Like all great functional designs, the Perfecto was born of necessity. Prewar American outerwear was woefully unspecialized; the materials, usually wool or moleskin, were a nightmare for motorcyclists. Leather waistcoats fared better, but contemporary fits didn’t work in the riding position. Crucially, both used regular buttons on the bib and pockets, which, as the era’s gutsier riders found out, inevitably blew open at high speed. Something needed to change.
Enter: Irving Schott.
The son of Jewish-Russian immigrants, Schott made raincoats in the basement of a tenement building on New York’s Lower East Side. Both a patternmaker and keen motorcyclist, he understood the riding apparel conundrum.
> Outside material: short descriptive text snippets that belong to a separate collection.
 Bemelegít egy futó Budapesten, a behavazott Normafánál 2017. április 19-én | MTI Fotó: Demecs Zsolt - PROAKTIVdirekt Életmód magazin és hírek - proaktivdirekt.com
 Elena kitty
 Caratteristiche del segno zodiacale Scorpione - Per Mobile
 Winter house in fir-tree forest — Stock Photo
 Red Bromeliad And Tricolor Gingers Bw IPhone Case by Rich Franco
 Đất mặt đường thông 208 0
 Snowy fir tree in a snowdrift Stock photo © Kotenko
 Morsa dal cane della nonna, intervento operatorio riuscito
Inklings of a solution appeared in 1925, when Irving and his brother, Jack, became the first clothiers to put zippers on a commercial coat. Three years later, Schott Bros. introduced the Perfecto.
The jacket, named for Irving’s favorite cigar cut, screamed utility. It was trim and snug, as to avoid bunching when leaned over a fuel tank. It was hewn from heavy-duty steer or horsehide, ideal for protection and durability. Sleeve length was carefully considered. The pièce de résistance, an asymmetrical zipper, slid diagonally across the chest to allow variable ventilation, double-breasted for additional wind buffering. Next to the era’s formal overcoats, the Perfecto seemed bizarre. But enthusiasts knew what they were looking at, and the rest of the world caught on soon enough. Slouched over a scarlet Triumph in The Wild One, Marlon Brando catapulted young motorcyclists into the zeitgeist. Wearing a custom black Schott Perfecto, he also gave them a uniform.
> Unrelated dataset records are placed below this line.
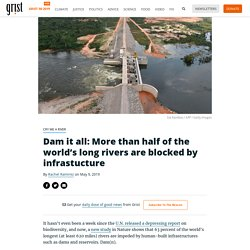 Dam it all: More than half of the world's long rivers are blocked by infrastucture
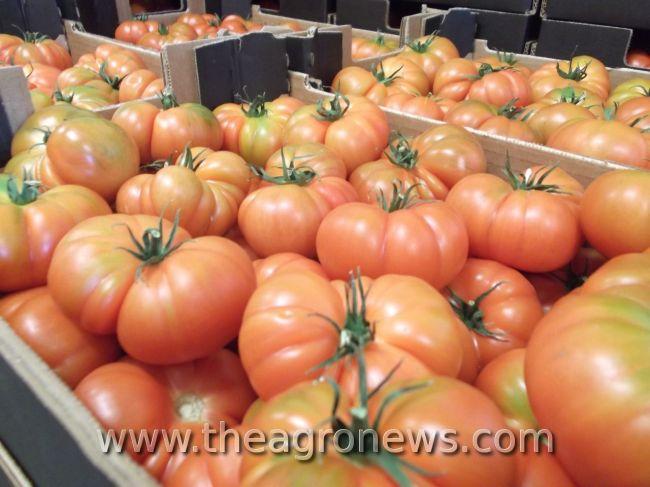 El sabor del tomate, ¿de qué depende?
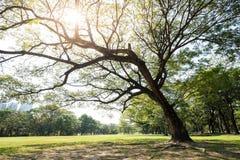 grande albero della sosta Fotografia Stock
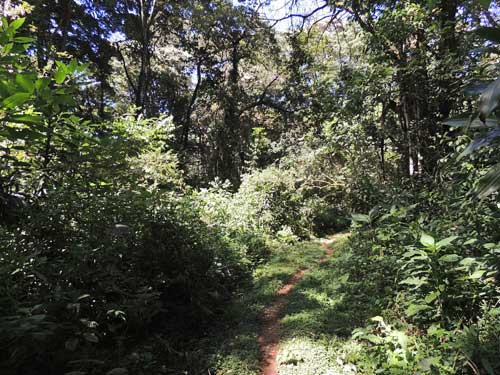 Trail through Kakamega Forest National Preserve, photo © by Michael Plagens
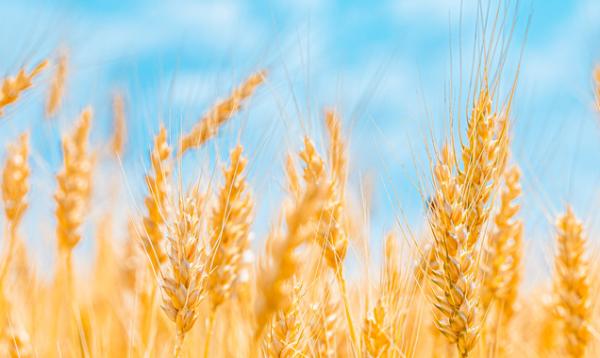 《聚合物》:用麦秆制成新型可生物降解聚氨酯泡沫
“It’s more about looks now, but we do still get bikers in here,” says Kat Perez, an associate at Schott’s flagship store in Manhattan. “Since we make everything by hand, customization and alteration isn’t a problem. Buy a size up, and we’ll fit pockets for armor and a back protector.”
But Schott isn’t competing with modern high-performance gear, just as the Empire State Building doesn’t compete with taller skyscrapers. The Perfecto is singular, transcendent. It’s the Platonic ideal of a leather jacket, immortalized in Andy Warhol prints and Ramones album covers, history books and fashion magazines, coveted and cosseted by misfits everywhere. Still, after 90 years, the design remains synonymous with motorcycling because of what it represents: the bolder, braver, better version of yourself.